No hubo respuesta, pero tampoco habían colgado.
—Mire —sonó difusa la voz de su tía Emma—, tengo mucho qué hacer: trabajo y gente que atender, ¿vio? O habla más fuerte o le corto, que no estoy para perder el tiempo. Mi sobrino va a llegar en cualquier momento, y voy a tener que ocuparme de él también. Ya tengo suficiente sin tener que contarlo a usted. Así que haga el favor, a mí, al mundo y a usted mismo, quienquiera que sea, y púdrase. Muchas gracias.
Le cortó, dejándole atragantado su “Soy tu sobrino”. De todas maneras, se dijo, no lo habría escuchado aunque se hubiera callado, y él hubiera gritado hasta que su garganta llorara. Tragó saliva y notó que estaba transpirando de los nervios. ¿Qué hacer? La desesperación se le evidenciaba en la mirada, y Carmelo la vio, junto con el nudo en la garganta que se torcía y se enredaba más.
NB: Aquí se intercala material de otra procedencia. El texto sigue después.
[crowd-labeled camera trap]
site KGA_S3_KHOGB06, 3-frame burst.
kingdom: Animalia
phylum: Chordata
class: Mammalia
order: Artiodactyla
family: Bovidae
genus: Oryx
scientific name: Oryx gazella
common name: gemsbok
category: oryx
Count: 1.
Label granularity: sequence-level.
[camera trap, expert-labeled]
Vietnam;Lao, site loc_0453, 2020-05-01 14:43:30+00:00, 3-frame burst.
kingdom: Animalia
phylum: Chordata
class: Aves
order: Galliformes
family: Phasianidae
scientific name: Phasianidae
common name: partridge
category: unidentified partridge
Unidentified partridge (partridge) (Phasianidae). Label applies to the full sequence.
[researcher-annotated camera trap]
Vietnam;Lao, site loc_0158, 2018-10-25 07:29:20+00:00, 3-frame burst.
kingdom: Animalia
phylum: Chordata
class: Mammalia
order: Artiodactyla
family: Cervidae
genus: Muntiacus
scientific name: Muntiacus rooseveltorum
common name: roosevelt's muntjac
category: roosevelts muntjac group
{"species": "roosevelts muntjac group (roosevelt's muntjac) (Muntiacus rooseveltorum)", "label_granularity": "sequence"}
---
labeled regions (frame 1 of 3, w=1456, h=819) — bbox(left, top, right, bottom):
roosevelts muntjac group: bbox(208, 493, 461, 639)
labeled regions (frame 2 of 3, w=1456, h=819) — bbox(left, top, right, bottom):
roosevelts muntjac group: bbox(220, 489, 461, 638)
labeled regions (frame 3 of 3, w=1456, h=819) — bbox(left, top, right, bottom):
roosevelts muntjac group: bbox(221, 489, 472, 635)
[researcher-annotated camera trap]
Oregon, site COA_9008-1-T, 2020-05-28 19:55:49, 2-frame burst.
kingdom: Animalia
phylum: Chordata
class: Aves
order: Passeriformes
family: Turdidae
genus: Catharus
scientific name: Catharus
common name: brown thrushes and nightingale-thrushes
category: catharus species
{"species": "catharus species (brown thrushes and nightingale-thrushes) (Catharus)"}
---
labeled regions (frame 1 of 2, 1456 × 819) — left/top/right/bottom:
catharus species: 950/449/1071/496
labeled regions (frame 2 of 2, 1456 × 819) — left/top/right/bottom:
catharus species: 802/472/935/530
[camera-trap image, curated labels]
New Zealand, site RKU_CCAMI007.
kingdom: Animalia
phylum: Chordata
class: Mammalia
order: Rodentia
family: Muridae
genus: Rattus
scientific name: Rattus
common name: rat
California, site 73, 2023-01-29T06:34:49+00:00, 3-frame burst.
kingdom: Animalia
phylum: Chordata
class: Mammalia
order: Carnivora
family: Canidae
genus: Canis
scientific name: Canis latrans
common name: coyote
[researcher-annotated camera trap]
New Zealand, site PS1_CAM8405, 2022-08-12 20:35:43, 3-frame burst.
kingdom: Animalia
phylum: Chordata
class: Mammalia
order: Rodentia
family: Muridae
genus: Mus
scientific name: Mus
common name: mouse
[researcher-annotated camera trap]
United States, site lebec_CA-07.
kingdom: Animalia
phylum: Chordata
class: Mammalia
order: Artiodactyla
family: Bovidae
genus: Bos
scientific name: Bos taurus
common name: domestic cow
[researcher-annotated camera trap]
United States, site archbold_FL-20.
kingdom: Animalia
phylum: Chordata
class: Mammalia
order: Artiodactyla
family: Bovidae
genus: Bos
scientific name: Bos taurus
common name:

Por un instante, todo el terror, el miedo y la desesperanza hicieron un agujero en sus ojos; a través de ese agujero, se podía ver su alma. La puerta se cerró con un gesto del viento y el contacto visual se cortó con la creciente oscuridad.
—¿Te molestaría quedarte en mi casa hasta que pase la tormenta? —escuchó de la voz de su amigo en las tinieblas, firme y segura, como las que se oyen reconfortar a alguien que pena. —Estoy seguro de que mi viejo puede traer la camioneta hasta acá y llevarnos al pueblo.
—¿El pueblo? —respondió Gino, tragando con firmeza, intentando deshacer su nudo.
—Sí, está a unos kilómetros de acá. A unos cinco de la granja de tu tía, calculo. O podemos dejarte ahí directamente, no creo que haya problemas.
—No, gracias. No quiero molestar a mi tía más de lo necesario.
El hilo de voz se iba perdiendo, y Carmelo no alcanzó a oír el final de la frase. Gino se hizo a un lado y su amigo, con una mueca de compasión y gravedad oculta en la penumbra, comenzó a marcar.